Given a continuously stirred tank reactor with a volume of $66 m^3$ where the reaction $A \to B$ occurs, at a rate of $−r_A= k C^2_A$ ($k=3 L/mol/h$), with an entering molar flow of $F_{A0} = 5 mol/h$ and a volumetric flowrate of $\upsilon = 10 L/h$, what is the exit concentration of A?
From a mole balance we know that at steady state $0=F_{A0}−F_A+ V \cdot r_A$. That equation simply states the sum of the molar flow of A in in minus the molar flow of A out plus the molar rate A is generated is equal to zero at steady state. This is directly the equation we need to solve. We need the following relationship:
#Copyright (C) 2013 by John Kitchin
from scipy.optimize import fsolve
Fa0 = 5.0
v0 = 10.
V = 66000.0 # reactor volume L^3
k = 3.0 # rate constant L/mol/h
def func(Ca):
"Mole balance for a CSTR. Solve this equation for func(Ca)=0"

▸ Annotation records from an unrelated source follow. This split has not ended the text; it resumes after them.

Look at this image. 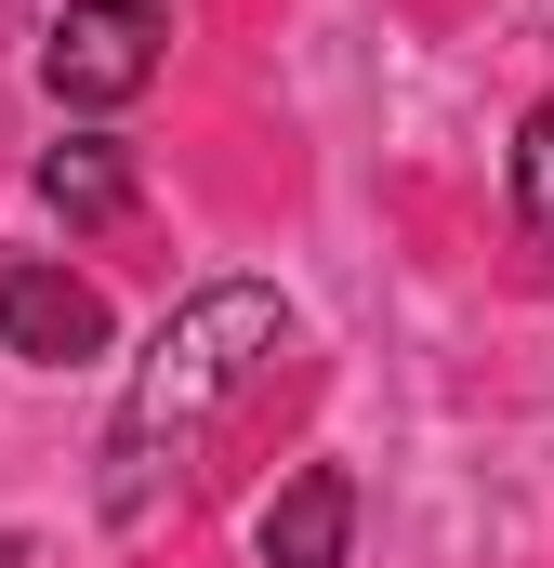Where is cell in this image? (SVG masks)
<instances>
[{
  "mask_svg": "<svg viewBox=\"0 0 554 568\" xmlns=\"http://www.w3.org/2000/svg\"><path fill=\"white\" fill-rule=\"evenodd\" d=\"M277 344H290V304H277L265 278H212L198 304H172V331L145 344L133 397H120V424H106V529H145V516H158V489L185 476L198 424L265 371Z\"/></svg>",
  "mask_w": 554,
  "mask_h": 568,
  "instance_id": "1",
  "label": "cell"
},
{
  "mask_svg": "<svg viewBox=\"0 0 554 568\" xmlns=\"http://www.w3.org/2000/svg\"><path fill=\"white\" fill-rule=\"evenodd\" d=\"M158 0H66L53 13V40H40V80L66 93V106H133L145 80H158Z\"/></svg>",
  "mask_w": 554,
  "mask_h": 568,
  "instance_id": "2",
  "label": "cell"
},
{
  "mask_svg": "<svg viewBox=\"0 0 554 568\" xmlns=\"http://www.w3.org/2000/svg\"><path fill=\"white\" fill-rule=\"evenodd\" d=\"M0 344H13V357H40V371L93 357V344H106L93 278H66V265H13V278H0Z\"/></svg>",
  "mask_w": 554,
  "mask_h": 568,
  "instance_id": "3",
  "label": "cell"
},
{
  "mask_svg": "<svg viewBox=\"0 0 554 568\" xmlns=\"http://www.w3.org/2000/svg\"><path fill=\"white\" fill-rule=\"evenodd\" d=\"M343 542H357V489L330 463H304L265 503V568H343Z\"/></svg>",
  "mask_w": 554,
  "mask_h": 568,
  "instance_id": "4",
  "label": "cell"
},
{
  "mask_svg": "<svg viewBox=\"0 0 554 568\" xmlns=\"http://www.w3.org/2000/svg\"><path fill=\"white\" fill-rule=\"evenodd\" d=\"M40 212H66V225H120V212H133V159H120L106 133L40 145Z\"/></svg>",
  "mask_w": 554,
  "mask_h": 568,
  "instance_id": "5",
  "label": "cell"
},
{
  "mask_svg": "<svg viewBox=\"0 0 554 568\" xmlns=\"http://www.w3.org/2000/svg\"><path fill=\"white\" fill-rule=\"evenodd\" d=\"M515 212H529V239L554 252V93L529 106V133H515Z\"/></svg>",
  "mask_w": 554,
  "mask_h": 568,
  "instance_id": "6",
  "label": "cell"
},
{
  "mask_svg": "<svg viewBox=\"0 0 554 568\" xmlns=\"http://www.w3.org/2000/svg\"><path fill=\"white\" fill-rule=\"evenodd\" d=\"M0 568H13V542H0Z\"/></svg>",
  "mask_w": 554,
  "mask_h": 568,
  "instance_id": "7",
  "label": "cell"
}]
</instances>
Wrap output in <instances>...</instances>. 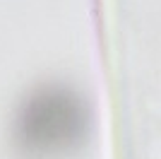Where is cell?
<instances>
[{
	"mask_svg": "<svg viewBox=\"0 0 161 159\" xmlns=\"http://www.w3.org/2000/svg\"><path fill=\"white\" fill-rule=\"evenodd\" d=\"M34 118H36L34 138L39 142L67 140L75 133V106L67 101H55V96H51L44 106H36Z\"/></svg>",
	"mask_w": 161,
	"mask_h": 159,
	"instance_id": "obj_1",
	"label": "cell"
}]
</instances>
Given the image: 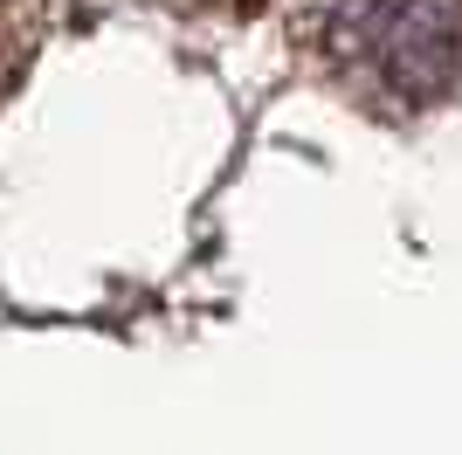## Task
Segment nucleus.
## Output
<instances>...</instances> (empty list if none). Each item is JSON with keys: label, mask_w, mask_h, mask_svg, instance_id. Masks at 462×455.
I'll return each instance as SVG.
<instances>
[{"label": "nucleus", "mask_w": 462, "mask_h": 455, "mask_svg": "<svg viewBox=\"0 0 462 455\" xmlns=\"http://www.w3.org/2000/svg\"><path fill=\"white\" fill-rule=\"evenodd\" d=\"M366 56L401 97H435L462 70V0H366Z\"/></svg>", "instance_id": "nucleus-1"}]
</instances>
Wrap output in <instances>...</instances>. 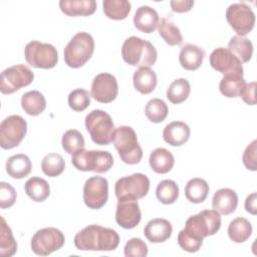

Fa = v0 * Ca # exit molar flow of A
ra = -k * Ca**2 # rate of reaction of A L/mol/h
return Fa0 - Fa + V * ra
# CA guess that that 90 % is reacted away
CA_guess = 0.1 * Fa0 / v0
CA_sol, = fsolve(func, CA_guess)
print('The exit concentration is {0} mol/L'.format(CA_sol))
The exit concentration is 0.005 mol/L